--- RECORDS SUPPLIED ---
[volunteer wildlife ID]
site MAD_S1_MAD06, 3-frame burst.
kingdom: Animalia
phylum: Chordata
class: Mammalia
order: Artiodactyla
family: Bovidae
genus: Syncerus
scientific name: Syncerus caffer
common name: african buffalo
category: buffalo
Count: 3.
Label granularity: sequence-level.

--- TASK BRIEF ---
Copy out precisely those lines which run from the one containing "genus: Syncerus" to the end of the material.

--- PROBLEM SOLUTION ---
genus: Syncerus
scientific name: Syncerus caffer
common name: african buffalo
category: buffalo
Count: 3.
Label granularity: sequence-level.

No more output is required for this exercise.